Все повторяли неустанно, что Юный Владетель сокровищ очень похож на
отцов своих и дедов, дядюшек и прадедов, и тем не менее все ждали --
вернутся и они. Ждали спальни, столовые, залы. Слуги вели себя так, будто
пришла весть о возвращении одетых в черное хозяев. Ночь за ночью стелили они
постели, мягкие от тишины и пуха, летом клали в белье пахучие щепочки, чтобы
те пронзили сердце воспоминанием, зимою -- камешки, согретые на жаровне и
завернутые в тряпицу. Ночь за ночью зажигали свечи и лампы, догоравшие к
утру, а на кухне стряпали лучшие яства, словно с минуты на минуту хозяева
сядут за стол вместе с гостями. Наготове стояли вина, сигары, вода,
остуженная под чистым небом, фрукты, ликеры, кофе...
Только на галерейке никого не ждали. Оттуда ушли все, Юный Владетель --
последним.



Часть вторая

Надо плыть далеко, туда, куда не доходят ни взгляд, ни море. Так мы и
плыли. Под звездами, которые, если сравнить, много крупнее песчинок,
проповедовал Настоятель. Когда он кончил речь, лицо его во тьме стало
непроницаемым, как скала. Мы называли его Настоятелем (он был похож и на
птицу и на человека), ибо епископ поставил его во главе прихода, откуда мы
отправились к дальнему, невидимому берегу.
Настоятель был глух, но мы говорили с ним очень тихо, так он слышал
лучше. Не слышал он грубых голосов, резких звуков, крика, шума. Настоятель
был слеп, но мы смотрели ему в глаза весело и мирно, и он нас видел. Не
видел он злобных взглядов, искусственного света, сердитых движений.
Настоятель не чувствовал ничего, он был как мертвый для тех, кто его не
любит -- мертвый, словно камень, нечувствительный к ранам, ударам, ожогам,
но мы дышали на ладони, согревали их, прежде чем его коснуться, и он ощущал
прикосновения.
-- Кто вы такие?-- спрашивал он.
И мы отвечали тихо-тихо, чтобы он услышал:
-- Мы...-- и все, чтобы он не понял, что и сами мы толком не знаем;
чтобы не спрашивать, знает ли он.
Надо плыть далеко, туда, куда не доходят ни взгляд, ни море. Так мы и
плыли. Под солнцем, которое, если сравнить, много крупнее звезд,
проповедовал Настоятель. Когда он кончил речь, лицо его, обращенное к морю,
стало непроницаемым, как скала.
Мы глядели ему в глаза весело и мирно, говорили с ним нежно и грели
дыханием пальцы, чтобы коснуться худой руки.

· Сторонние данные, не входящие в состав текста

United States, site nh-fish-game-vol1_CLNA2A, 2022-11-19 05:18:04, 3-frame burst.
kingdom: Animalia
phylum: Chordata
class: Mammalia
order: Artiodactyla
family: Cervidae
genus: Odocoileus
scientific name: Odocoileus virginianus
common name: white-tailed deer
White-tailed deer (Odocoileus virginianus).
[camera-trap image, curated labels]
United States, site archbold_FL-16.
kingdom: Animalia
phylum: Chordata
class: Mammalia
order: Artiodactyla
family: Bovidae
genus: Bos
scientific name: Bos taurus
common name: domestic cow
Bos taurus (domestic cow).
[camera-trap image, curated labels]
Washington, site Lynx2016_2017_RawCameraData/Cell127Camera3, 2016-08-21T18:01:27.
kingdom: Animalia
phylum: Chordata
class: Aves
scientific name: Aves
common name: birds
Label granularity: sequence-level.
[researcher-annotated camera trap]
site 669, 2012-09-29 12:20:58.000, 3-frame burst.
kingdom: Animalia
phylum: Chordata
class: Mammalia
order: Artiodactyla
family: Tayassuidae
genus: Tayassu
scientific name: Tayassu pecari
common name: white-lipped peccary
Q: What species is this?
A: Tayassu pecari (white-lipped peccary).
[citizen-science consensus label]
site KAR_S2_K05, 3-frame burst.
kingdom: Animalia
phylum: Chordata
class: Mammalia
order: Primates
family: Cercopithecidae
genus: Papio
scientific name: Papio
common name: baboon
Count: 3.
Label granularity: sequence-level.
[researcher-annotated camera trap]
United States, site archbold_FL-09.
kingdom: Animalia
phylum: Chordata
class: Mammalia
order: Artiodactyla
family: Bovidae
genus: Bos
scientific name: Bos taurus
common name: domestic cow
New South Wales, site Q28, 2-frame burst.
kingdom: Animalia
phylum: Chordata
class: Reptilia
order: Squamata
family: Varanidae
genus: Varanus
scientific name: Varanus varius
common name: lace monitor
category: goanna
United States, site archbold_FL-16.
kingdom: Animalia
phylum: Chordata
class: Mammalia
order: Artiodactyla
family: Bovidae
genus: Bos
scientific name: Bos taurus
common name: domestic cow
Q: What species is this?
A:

-- Кто вы такие?--спрашивал он.
И мы отвечали тихо-тихо:
-- Мы...-- и все, чтобы он не понял, что и сами мы толком не знаем;
чтобы не спрашивать, знает ли он.
После отплытия минула ночь, минул и день, и мы увидали парусник,
проплывавший -- мы так и не разглядели -- толп по воде, толп по воздуху, в
тумане, слабо освещенном луною. На мачтах не было флагов, паруса набухли от
слез. Вдоль трапов мерцали огоньки, двигаясь туда-сюда, словно кто-то ждал
новых пассажиров или собирался выгружать запрещенный товар. Больше мы ничего
не увидели и ничего не узнали. Тень судна в тумане. Подумать только, для
этого-то мы заплыли в такую даль!..
Я и прежде не ведал, кто я, и теперь не ведаю, а из команды вроде бы
знаю одного Настоятеля. Он не ест, не говорит и работает как вол. Да, это
он. Он решил, что мы должны увидеть парусник. Наверное, ему известно что-то
еще о событиях той ночи. И на сей раз, когда он кончил проповедь, лицо его
стало непроницаемым, как скала. Мы называли его Настоятелем (он был похож и
на птицу и на человека), ибо епископ поставил его во главе прихода, откуда
мы отправились...
Понемногу утихли песни, и храп матросов вторил ударам волн о корму.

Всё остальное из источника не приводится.